▶ _Selected text_:
[start]
I believe I did 'vacuum analyze'. If info from 'vacuum verbose' would be
useful to your team, I can try to set up and reproduce this. I would
have to create a 3-million row table with an index on it, then delete
832,000 rows which I did last nite, then try again.

Tim

-- 
Founder - PHPBuilder.com / Geocrawler.com
Lead Developer - SourceForge
VA Linux Systems
408-542-5723

Re: Eternal vacuuming....

From

"Marc G. Fournier"

Date:

11 May 2000, 15:04:48

On Thu, 11 May 2000, Tim Perdue wrote:

> "Marc G. Fournier" wrote:
> > what does a 'vacuum verbose' show for you?  and youa ren't doing a 'vacuum
> > analyze', are you?
> 
> I believe I did 'vacuum analyze'. If info from 'vacuum verbose' would be
> useful to your team, I can try to set up and reproduce this. I would
> have to create a 3-million row table with an index on it, then delete
> 832,000 rows which I did last nite, then try again.
[end]
▶ _Task material_:
[start]
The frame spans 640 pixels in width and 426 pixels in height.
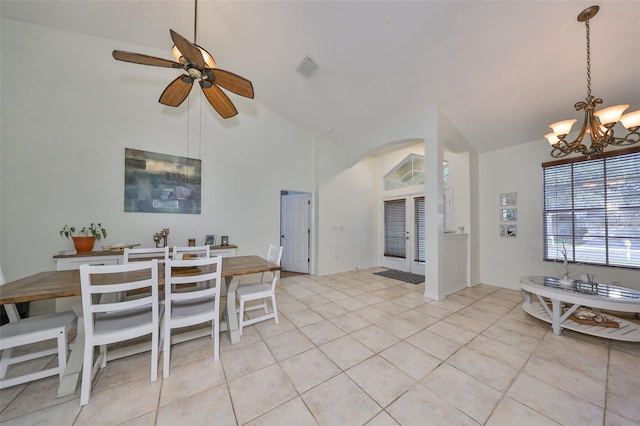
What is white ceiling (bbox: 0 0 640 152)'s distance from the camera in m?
2.23

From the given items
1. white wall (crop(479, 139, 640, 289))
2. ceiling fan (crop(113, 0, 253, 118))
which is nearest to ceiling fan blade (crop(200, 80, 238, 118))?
ceiling fan (crop(113, 0, 253, 118))

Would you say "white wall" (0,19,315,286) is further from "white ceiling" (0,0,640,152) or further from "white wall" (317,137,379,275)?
"white wall" (317,137,379,275)

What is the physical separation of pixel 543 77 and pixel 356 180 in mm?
3746

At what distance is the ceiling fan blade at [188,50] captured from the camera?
64.4 inches

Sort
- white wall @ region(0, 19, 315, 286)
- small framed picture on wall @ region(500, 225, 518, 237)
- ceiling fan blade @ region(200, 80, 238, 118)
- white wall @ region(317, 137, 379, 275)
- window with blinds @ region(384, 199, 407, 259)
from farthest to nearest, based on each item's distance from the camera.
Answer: window with blinds @ region(384, 199, 407, 259) < white wall @ region(317, 137, 379, 275) < small framed picture on wall @ region(500, 225, 518, 237) < white wall @ region(0, 19, 315, 286) < ceiling fan blade @ region(200, 80, 238, 118)

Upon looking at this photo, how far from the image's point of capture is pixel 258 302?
3424 mm

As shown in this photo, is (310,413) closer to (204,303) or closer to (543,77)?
(204,303)

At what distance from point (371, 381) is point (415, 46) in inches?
144

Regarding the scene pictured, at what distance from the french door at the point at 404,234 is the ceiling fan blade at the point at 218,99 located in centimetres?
454

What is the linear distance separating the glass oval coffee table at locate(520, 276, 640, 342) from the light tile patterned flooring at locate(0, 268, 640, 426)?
0.14 metres

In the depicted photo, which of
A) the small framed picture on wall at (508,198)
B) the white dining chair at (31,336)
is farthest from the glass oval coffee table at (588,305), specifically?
the white dining chair at (31,336)

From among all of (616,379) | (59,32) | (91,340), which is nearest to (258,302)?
(91,340)

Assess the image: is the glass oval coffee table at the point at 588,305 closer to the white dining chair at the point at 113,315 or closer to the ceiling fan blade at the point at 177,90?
the white dining chair at the point at 113,315

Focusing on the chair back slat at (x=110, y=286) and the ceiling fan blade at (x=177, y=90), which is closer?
the chair back slat at (x=110, y=286)
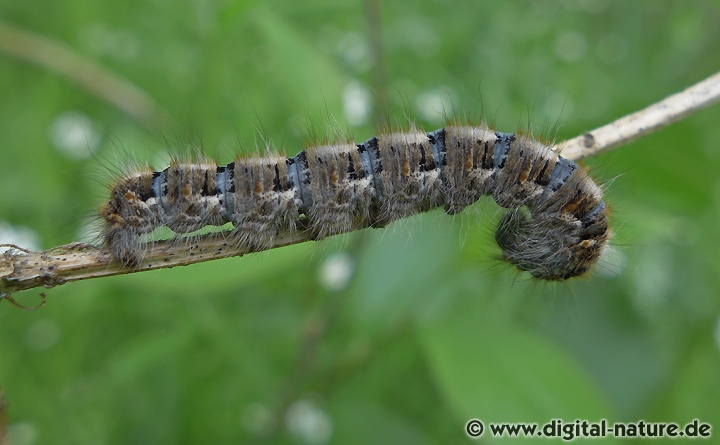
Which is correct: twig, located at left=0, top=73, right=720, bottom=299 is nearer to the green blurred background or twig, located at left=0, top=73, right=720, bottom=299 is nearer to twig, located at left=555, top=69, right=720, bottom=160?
twig, located at left=555, top=69, right=720, bottom=160

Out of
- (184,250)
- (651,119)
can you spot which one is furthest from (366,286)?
(651,119)

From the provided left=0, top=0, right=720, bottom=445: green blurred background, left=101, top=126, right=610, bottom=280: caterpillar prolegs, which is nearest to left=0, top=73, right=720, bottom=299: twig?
left=101, top=126, right=610, bottom=280: caterpillar prolegs

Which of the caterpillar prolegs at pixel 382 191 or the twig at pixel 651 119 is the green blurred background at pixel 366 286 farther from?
the twig at pixel 651 119

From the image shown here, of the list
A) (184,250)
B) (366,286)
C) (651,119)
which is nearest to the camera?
(184,250)

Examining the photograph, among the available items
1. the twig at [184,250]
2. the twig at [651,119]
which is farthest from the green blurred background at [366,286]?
the twig at [651,119]

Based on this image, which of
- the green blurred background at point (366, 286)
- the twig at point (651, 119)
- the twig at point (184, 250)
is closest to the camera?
the twig at point (184, 250)

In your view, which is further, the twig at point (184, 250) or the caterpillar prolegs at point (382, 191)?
the caterpillar prolegs at point (382, 191)

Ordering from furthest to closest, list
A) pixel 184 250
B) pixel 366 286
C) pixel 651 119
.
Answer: pixel 366 286
pixel 651 119
pixel 184 250

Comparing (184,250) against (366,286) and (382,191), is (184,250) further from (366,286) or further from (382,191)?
(366,286)
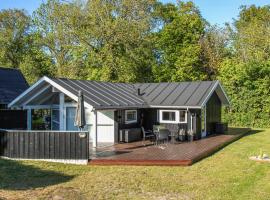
[end]
▶ _Instructions_:
1. In the listing, reproduce word for word the lines starting with the line containing "What is the physical" and going on through the line containing "0.14 metres".
2. Carry on the vacuuming thread from where it stops.

▶ _Responses in order_:
1.
What is the physical separation of pixel 543 77 and pixel 356 180 in mm?
3746

At what distance is the ceiling fan blade at [188,50] captured from the camera?
64.4 inches

Sort
- white wall @ region(0, 19, 315, 286)
- small framed picture on wall @ region(500, 225, 518, 237)
- ceiling fan blade @ region(200, 80, 238, 118)
- white wall @ region(317, 137, 379, 275)
- window with blinds @ region(384, 199, 407, 259)
from farthest to nearest, based on each item's distance from the camera.
Answer: window with blinds @ region(384, 199, 407, 259) < white wall @ region(317, 137, 379, 275) < small framed picture on wall @ region(500, 225, 518, 237) < white wall @ region(0, 19, 315, 286) < ceiling fan blade @ region(200, 80, 238, 118)

Upon looking at this photo, how far from the image's point of capture is pixel 258 302?
3424 mm

As shown in this photo, is (310,413) closer to (204,303) or closer to (543,77)?
(204,303)

At what distance from point (371, 381) is point (415, 46) in inches?
144

Regarding the scene pictured, at what distance from the french door at the point at 404,234 is the ceiling fan blade at the point at 218,99 located in centimetres?
454

What is the linear distance separating the glass oval coffee table at locate(520, 276, 640, 342) from the light tile patterned flooring at locate(0, 268, 640, 426)?
0.14 metres

2.
Okay, vacuum analyze is, from my experiences, atrociously slow ... it
*feels* faster, at least, if you do a simple vacuum first, then do the
analyze, but that might be just perception ...

Can you try just a simple 'vacuum verbose' first, without the analyze, and
see if that also takes 12hrs?

Also, what are you running this on?  Memory?  CPU?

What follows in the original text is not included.